Source excerpt:
========================================================================
# Yet Another Cute Video.



## sweet_dreams91 (Oct 19, 2007)

My rats just love to be in front of the camera!

This time I filmed my rat "Baby" (who I finally named today) hoarding all the food. She always does this when I put the food in the bowl. I think its adorable. Haha, .

http://www.youtube.com/watch?v=GEn67St2N4M


----------



## Berks (May 15, 2007)

cute, shes a cutie. I like the name.


----------



## ratrover (Nov 17, 2007)

my rats go into their cages and get food then when free range time is they scatter it around the house


----------



## AustinXAPMX3 (Oct 23, 2007)

Haha thats funny. What one is baby? The black or white and black one?


----------



## sweet_dreams91 (Oct 19, 2007)

Baby is the black one that hoards the food. Shes such a cutie.


----------



## CaptainFlow (May 16, 2007)

It still creeps me out (in a good way) how similar your girls are to mine! I have an agouti berk and a black capped, and her markings are sooo close to yours! But both my girls are major food hoarders.


----------



## sweet_dreams91 (Oct 19, 2007)

CaptainFlow said:


> It still creeps me out (in a good way) how similar your girls are to mine! I have an agouti berk and a black capped, and her markings are sooo close to yours! But both my girls are major food hoarders.


Well its funny that you say that about the agouti berk, because Baby is starting to get a lot of light grey hairs coming in on her back and shes starting to look like an agouti, I didn't know if that was possible, but I guess it is.

Ill take a picture of it if I get the chance.


----------



## Squeak (Sep 4, 2007)

So adorable 

Thats such a cute name ..Baby


----------
========================================================================
Listed entries:
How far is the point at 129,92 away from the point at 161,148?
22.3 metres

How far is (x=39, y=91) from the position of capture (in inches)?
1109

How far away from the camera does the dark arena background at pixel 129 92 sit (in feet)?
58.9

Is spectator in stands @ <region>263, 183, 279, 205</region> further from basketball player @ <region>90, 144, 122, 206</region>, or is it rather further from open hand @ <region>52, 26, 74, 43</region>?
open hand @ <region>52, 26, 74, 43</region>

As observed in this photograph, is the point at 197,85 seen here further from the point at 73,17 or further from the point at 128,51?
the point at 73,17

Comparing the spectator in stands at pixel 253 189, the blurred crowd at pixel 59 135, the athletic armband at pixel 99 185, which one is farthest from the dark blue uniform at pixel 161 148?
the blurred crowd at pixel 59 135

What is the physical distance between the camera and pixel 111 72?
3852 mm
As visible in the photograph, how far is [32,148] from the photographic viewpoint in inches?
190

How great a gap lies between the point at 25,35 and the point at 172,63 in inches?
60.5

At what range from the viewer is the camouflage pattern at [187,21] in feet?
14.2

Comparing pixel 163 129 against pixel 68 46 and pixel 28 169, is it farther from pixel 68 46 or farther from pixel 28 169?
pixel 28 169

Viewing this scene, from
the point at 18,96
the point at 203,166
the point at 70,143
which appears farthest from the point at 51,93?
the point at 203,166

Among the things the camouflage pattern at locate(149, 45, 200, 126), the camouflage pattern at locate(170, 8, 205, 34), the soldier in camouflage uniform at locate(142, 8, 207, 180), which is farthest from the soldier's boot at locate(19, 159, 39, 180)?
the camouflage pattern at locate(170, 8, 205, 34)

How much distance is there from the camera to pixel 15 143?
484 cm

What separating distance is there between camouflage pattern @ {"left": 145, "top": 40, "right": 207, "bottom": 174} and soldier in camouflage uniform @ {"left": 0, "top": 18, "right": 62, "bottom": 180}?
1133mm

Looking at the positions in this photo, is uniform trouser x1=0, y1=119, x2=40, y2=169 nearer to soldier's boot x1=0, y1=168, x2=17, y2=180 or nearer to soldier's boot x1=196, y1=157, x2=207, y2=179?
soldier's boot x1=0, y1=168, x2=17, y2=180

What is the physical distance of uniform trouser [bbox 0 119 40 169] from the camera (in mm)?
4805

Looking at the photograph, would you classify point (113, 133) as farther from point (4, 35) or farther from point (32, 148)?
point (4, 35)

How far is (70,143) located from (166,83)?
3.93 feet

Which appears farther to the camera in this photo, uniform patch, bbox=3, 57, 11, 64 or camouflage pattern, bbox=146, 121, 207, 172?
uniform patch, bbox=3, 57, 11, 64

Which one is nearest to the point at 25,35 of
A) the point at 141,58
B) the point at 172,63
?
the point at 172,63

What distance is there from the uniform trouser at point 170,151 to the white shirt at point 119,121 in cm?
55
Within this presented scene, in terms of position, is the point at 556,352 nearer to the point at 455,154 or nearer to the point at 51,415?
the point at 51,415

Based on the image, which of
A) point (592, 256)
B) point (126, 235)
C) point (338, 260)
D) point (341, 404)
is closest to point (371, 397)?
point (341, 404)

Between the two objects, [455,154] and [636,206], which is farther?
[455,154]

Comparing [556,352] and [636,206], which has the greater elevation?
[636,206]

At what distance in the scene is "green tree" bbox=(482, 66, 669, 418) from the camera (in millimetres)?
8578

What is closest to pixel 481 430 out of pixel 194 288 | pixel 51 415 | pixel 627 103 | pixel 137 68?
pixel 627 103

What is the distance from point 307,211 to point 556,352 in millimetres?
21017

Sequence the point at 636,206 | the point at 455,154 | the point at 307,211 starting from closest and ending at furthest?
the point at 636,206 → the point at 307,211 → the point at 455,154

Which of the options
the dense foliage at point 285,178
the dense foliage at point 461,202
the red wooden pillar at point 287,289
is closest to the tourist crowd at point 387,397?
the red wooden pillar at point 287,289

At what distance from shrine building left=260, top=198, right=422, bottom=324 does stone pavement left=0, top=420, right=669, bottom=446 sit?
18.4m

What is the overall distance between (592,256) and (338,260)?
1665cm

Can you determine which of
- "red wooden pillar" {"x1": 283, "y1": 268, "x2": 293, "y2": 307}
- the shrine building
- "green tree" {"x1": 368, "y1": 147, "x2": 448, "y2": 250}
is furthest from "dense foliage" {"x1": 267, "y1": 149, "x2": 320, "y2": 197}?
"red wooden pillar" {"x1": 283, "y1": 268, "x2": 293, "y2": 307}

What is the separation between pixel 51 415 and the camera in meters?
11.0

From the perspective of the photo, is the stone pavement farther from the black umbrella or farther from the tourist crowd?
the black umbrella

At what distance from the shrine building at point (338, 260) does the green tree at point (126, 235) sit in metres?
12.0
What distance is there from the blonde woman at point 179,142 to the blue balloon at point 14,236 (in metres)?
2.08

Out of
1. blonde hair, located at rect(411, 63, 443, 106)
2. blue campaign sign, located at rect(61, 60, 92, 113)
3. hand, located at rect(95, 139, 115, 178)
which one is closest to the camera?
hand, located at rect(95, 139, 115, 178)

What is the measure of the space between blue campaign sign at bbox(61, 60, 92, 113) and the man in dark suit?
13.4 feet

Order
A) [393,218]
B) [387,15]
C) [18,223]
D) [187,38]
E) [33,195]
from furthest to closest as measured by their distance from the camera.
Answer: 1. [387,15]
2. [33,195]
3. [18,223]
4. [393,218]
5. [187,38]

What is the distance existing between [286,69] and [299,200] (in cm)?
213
========================================================================
Name every distinct user who posted in the rat video thread, listing each name once. Answer only from the rat video thread, not from the records.

sweet_dreams91, Berks, ratrover, AustinXAPMX3, CaptainFlow, Squeak